▸ **Source document**
Guys (and gals), you’re mixing a LOT of different issues here.
First off, let’s set aside the Mac’s. Fine machines, but not what the OP’s talking about.
As others have sort of said indirectly, there are two different pieces of info that are generated when a key is pressed.
The keyboard itself transmits a code, called the scan code, which defines which physical button was pushed, and each shift key, alt key, control key, number key, etc., has a different scan code. At that level, the 4 above the ER keys and the 4 on the numeric pad are two utterly unrelated buttons. Likewise left shift and right shift are two different and unrelated buttons.
That scan code gets sent to some programming built into the PC called the keyboard BIOS. The BIOS diddles with it and sends it along to the OS, in this case Windows.
Windows in turn converts the scan code into a character code. At that point, the two 4 keys become indistinguishable, LeftShift and “a” together become “A”, and that’s also where non-US keyboard characters get mapped. For example, on German keyboards, something like LeftCtrl+e = e with unlaut.
A Windows program can just accept the pre-digested characters. That’s the norm with your browser, Word, etc. About 99% of the programs the typical user encounters work this way.
But, if the program wants to, it can dig into the scan codes so it can tell which 4 was pressed. As others have said, normally it’s games and CAD and other special purpose programs that do that. Restaurants, where PCs serve as combo cash registers & ordertaking stations, often have weirdball keyboards with 1 dedicated button for each menu item. This is another example of a place where accessing the scan codes makes sense. Those weirdball keyboards do NOT behave like typical PC QWERTY boards and have very different scan code sets.
As well, a program can dig a little deeper and react to the key being pressed, and react again to the key being released. Those are two different actions. A typical Windows program reacts to the key press and ignores the key release.
It’s kind of fun to alter that behavior and make programs react to key release instead. If you type while looking at the screen, you’ll be utterly crippled. Funny how something so small makes such a huge difference in human perception of the task.
Last of all, turning to the ALT + numeric pad mystery.
As part of the Keyboard BIOS spec of the original PC, a feature was added for creating any character code, even those for which there wasn’t a button on the keyboard.
That feature is implemented by pressing either alt key and typing the 3 digit code from 000 to 255 on the numeric pad. The keyboard BIOS would interpret that specific “chord” a special way and provide the appropriate character code.
Pressing an alt key and typing 3 digits on the keys above the alphabet does NOT trigger that feature and instead transmits the codes for, say, Alt-1, Alt-4, and Alt-5 in turn.
A few years ago, the BIOS standard was updated as part of the ongoing internationalization of the PC and the advent of Unicode to supplant ASCII. Now, character codes aren’t 8 bits = 1 byte = 256 possibilities, but rather 16 bits = 2 bytes = 65536 possibilities (slight simplification here).
And the keyboard BIOS now processes Alt+4 digits on the numeric pad as a single Unicode character. That still only covers some 9999 codes,. but it’s alot more than the old 256.
And that’s why pressing Alt and 0-1-5-1 on the numeric pad produces an em dash. You can press Alt + 0065 and get an “A”. At the character code level, that “A” is indistinguishable from the conventional shift+“a” “A”. But dig deeper and there’s a lot of difference.
There’s a whale of a lot more going on inside a PC keyboard than there was on a manual or even electric typewriter.
Seque back to Macs: All the same sorts of things are happening in a Mac keyboard too. The terminology is different, the code values are different, but the idea is the same. A string of button presses and releases is translated through multiple levels of software to some set of codes that can be interpretted as letters and numbers and symbols.

▸ **Extracted entries**
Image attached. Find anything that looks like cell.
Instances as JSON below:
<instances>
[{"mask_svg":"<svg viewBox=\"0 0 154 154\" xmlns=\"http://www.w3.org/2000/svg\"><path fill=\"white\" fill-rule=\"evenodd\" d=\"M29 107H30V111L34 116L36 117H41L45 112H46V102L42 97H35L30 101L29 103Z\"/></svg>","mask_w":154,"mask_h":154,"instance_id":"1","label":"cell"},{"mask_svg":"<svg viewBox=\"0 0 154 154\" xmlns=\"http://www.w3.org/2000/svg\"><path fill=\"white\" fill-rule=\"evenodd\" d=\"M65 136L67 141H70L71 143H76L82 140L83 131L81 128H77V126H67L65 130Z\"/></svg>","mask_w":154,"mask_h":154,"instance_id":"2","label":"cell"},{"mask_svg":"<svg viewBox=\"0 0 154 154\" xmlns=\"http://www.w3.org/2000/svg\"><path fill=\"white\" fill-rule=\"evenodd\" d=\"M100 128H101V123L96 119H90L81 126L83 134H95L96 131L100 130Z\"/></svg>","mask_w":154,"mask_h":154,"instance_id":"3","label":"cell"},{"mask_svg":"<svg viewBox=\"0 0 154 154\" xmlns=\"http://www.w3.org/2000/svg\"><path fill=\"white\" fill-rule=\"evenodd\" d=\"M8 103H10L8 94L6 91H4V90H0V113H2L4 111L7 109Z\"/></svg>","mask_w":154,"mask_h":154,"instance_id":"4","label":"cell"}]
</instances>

▸ **Work order 1**
In the keyboard post, take the part that opens with the words containing "Seque back to" and closes with "numbers and symbols." and write it out again, switching "terminology" to "vocabulary".
▸ **Work order 2**
Answer these questions using the keyboard post.
(a) What is the code the keyboard itself sends called?
(b) In the original feature, what range of 3-digit codes is typed on the numeric pad?
(c) What does pressing Alt and 0-1-5-1 on the numeric pad produce?

▸ **Task response 1**
Seque back to Macs: All the same sorts of things are happening in a Mac keyboard too. The vocabulary is different, the code values are different, but the idea is the same. A string of button presses and releases is translated through multiple levels of software to some set of codes that can be interpretted as letters and numbers and symbols.

▸ **Task response 2**
(a) The scan code.
(b) From 000 to 255.
(c) An em dash.